:: Trecho da página ::

No princípio da era cristã, havia duas espécies de judeus: os palestinos ou hebreus, e os judeus da diáspora (ou da dispersão). Os primeiros eram os que nunca tinham deixado a Palestina ou a ela tinham regressado logo depois do cativeiro. Essa população, estimada em cerca de um milhão de pessoas (OLIVEIRA, p.14), abrangia três grupos: os judeus propriamente ditos, os galileus, em que havia infiltração de elementos estrangeiros, e os samaritanos, que eram considerados pelos outros como apóstatas e pagãos.
Os judeus da diáspora, quatro ou cinco vezes mais numerosos, eram os que se tinham fixado no estrangeiro em consequência das diversas perseguições e cativeiros que sofreram ao longo de sua história: dedicavam-se especialmente ao comércio nos portos do Mediterrâneo e formavam colônias nas cidades mais importantes: em Alexandria, Corinto, Atenas, Éfeso e Roma, e até na Península Hispânica. Conservando as tradições nacionais e a fé religiosa, mantinham sinagogas em que se reuniam, e conservavam o costume de ir em peregrinação a Jerusalém, por ocasião das festas da Páscoa e do Pentecostes.
Os povos da maior parte do mundo civilizado estavam incorporados no vasto Império Romano, que contava cerca de cem milhões de habitantes (OLIVEIRA, p.14). A cidade de Roma vivia em grande opulência, mas era notável a decadência da religião e da moral em todas as províncias do império.

:::
:: Trechos de dados ::

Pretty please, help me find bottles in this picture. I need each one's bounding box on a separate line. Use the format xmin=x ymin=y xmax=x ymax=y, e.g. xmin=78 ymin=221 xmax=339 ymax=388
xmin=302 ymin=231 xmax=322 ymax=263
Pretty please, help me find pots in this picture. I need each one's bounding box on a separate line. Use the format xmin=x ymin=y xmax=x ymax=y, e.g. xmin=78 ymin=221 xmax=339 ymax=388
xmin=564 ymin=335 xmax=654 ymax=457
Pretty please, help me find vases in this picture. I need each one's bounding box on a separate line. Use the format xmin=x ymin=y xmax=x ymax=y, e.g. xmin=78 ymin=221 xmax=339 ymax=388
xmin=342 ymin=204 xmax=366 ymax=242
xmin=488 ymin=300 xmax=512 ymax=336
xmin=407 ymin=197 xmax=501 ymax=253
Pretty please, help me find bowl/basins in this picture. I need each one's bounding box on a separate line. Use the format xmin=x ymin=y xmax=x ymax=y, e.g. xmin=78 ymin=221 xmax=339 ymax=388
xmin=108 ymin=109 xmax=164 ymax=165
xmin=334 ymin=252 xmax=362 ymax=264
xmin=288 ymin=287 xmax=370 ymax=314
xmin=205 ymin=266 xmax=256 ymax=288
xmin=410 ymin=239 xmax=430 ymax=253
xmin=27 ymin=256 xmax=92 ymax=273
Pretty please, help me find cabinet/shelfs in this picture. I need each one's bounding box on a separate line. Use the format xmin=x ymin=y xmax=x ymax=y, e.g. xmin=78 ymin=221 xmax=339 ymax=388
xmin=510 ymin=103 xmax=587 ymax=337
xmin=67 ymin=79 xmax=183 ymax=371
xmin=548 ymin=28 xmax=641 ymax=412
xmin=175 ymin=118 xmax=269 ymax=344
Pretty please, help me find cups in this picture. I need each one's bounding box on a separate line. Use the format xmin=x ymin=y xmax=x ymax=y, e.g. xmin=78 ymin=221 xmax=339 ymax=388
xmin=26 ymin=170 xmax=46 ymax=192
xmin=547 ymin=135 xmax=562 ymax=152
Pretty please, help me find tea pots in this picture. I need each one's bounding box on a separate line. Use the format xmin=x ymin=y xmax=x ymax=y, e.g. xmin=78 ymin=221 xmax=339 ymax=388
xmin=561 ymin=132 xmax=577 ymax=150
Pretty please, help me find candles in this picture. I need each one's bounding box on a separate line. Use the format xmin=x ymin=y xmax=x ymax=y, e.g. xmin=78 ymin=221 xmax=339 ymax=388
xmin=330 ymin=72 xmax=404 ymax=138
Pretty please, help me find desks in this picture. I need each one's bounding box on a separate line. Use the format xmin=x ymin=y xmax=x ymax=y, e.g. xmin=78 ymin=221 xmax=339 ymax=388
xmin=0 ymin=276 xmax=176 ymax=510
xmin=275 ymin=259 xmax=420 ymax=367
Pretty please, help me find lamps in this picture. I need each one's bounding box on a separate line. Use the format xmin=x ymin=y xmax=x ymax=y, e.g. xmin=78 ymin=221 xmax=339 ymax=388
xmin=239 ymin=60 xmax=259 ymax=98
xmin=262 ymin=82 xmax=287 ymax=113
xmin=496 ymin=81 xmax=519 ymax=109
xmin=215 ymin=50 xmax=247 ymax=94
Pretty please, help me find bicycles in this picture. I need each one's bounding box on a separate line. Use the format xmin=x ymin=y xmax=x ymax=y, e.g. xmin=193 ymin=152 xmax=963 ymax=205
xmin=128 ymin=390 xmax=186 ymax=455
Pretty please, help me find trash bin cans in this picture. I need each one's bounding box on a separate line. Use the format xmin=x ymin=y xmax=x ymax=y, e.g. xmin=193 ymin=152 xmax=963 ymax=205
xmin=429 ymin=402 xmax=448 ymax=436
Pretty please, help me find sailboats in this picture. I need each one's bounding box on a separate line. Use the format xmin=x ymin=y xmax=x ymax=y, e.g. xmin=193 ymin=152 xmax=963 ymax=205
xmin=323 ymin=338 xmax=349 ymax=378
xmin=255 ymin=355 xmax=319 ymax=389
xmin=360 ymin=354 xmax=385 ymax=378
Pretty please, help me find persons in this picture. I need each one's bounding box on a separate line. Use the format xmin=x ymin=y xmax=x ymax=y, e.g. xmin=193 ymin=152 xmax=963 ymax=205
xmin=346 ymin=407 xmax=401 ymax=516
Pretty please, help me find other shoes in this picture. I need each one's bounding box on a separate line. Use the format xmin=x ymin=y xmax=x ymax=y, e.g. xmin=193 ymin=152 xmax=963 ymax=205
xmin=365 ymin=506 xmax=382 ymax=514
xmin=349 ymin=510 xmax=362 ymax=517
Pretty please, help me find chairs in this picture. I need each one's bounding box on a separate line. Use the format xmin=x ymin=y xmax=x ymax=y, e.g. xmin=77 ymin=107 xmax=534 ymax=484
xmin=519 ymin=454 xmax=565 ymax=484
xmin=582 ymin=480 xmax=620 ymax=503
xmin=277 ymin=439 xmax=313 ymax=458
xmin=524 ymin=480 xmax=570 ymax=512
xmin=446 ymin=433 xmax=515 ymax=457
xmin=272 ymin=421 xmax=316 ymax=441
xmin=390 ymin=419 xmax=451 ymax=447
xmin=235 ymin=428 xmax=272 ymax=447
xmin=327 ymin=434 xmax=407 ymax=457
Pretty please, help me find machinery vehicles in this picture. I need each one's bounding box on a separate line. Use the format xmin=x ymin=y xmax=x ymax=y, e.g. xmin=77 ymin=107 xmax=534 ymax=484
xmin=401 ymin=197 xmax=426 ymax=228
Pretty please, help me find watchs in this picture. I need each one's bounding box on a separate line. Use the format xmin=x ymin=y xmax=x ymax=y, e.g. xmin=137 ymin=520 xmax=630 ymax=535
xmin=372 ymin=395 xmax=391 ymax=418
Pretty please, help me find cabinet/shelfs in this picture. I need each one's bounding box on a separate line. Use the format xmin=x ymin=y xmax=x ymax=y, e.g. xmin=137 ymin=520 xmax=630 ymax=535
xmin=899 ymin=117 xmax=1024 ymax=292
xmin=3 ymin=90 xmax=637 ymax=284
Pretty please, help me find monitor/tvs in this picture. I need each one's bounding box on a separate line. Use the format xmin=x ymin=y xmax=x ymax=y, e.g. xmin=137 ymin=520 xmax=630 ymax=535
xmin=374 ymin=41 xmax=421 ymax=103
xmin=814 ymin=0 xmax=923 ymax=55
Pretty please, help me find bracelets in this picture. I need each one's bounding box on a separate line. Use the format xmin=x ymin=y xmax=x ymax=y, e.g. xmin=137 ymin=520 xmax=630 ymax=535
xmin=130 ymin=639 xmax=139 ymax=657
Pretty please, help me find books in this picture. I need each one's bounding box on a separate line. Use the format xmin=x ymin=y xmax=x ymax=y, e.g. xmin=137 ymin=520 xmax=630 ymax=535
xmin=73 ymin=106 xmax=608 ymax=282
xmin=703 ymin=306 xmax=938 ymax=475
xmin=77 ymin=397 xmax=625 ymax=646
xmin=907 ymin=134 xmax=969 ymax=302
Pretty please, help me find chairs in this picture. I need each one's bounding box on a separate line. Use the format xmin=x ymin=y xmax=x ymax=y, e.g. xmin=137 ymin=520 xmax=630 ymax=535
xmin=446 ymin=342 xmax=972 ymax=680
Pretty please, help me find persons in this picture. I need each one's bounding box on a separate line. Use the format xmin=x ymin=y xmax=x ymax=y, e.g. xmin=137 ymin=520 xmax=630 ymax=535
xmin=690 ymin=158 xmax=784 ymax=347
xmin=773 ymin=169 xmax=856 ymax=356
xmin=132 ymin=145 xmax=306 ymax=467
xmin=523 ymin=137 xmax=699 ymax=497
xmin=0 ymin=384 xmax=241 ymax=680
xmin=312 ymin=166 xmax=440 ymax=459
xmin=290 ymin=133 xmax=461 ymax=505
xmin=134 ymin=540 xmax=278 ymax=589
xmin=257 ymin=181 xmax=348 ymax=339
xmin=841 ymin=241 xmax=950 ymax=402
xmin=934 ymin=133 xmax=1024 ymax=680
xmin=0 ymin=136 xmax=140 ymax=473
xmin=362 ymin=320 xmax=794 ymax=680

:::

Tarefas propostas.
**a)** Responda com base no trecho da página:
(i) Em quantas pessoas se estimava a população dos judeus que viviam na Palestina?
(ii) Por ocasião de quais festas os judeus da diáspora iam em peregrinação a Jerusalém?
(iii) Quantos habitantes contava o Império Romano?
**b)** Troque "in this picture" por "in this image" nas linhas de dados, desde a primeira até a que contém "xmin=27 ymin=256 xmax=92 ymax=273", inclusive, e reescreva somente essas linhas, sem nenhuma outra alteração.
O trecho da página e as linhas de dados não têm relação entre si.

Respostas por tarefa.
**a)**
(i) Cerca de um milhão de pessoas.
(ii) Das festas da Páscoa e do Pentecostes.
(iii) Cerca de cem milhões de habitantes.

**b)**
Pretty please, help me find bottles in this image. I need each one's bounding box on a separate line. Use the format xmin=x ymin=y xmax=x ymax=y, e.g. xmin=78 ymin=221 xmax=339 ymax=388
xmin=302 ymin=231 xmax=322 ymax=263
Pretty please, help me find pots in this image. I need each one's bounding box on a separate line. Use the format xmin=x ymin=y xmax=x ymax=y, e.g. xmin=78 ymin=221 xmax=339 ymax=388
xmin=564 ymin=335 xmax=654 ymax=457
Pretty please, help me find vases in this image. I need each one's bounding box on a separate line. Use the format xmin=x ymin=y xmax=x ymax=y, e.g. xmin=78 ymin=221 xmax=339 ymax=388
xmin=342 ymin=204 xmax=366 ymax=242
xmin=488 ymin=300 xmax=512 ymax=336
xmin=407 ymin=197 xmax=501 ymax=253
Pretty please, help me find bowl/basins in this image. I need each one's bounding box on a separate line. Use the format xmin=x ymin=y xmax=x ymax=y, e.g. xmin=78 ymin=221 xmax=339 ymax=388
xmin=108 ymin=109 xmax=164 ymax=165
xmin=334 ymin=252 xmax=362 ymax=264
xmin=288 ymin=287 xmax=370 ymax=314
xmin=205 ymin=266 xmax=256 ymax=288
xmin=410 ymin=239 xmax=430 ymax=253
xmin=27 ymin=256 xmax=92 ymax=273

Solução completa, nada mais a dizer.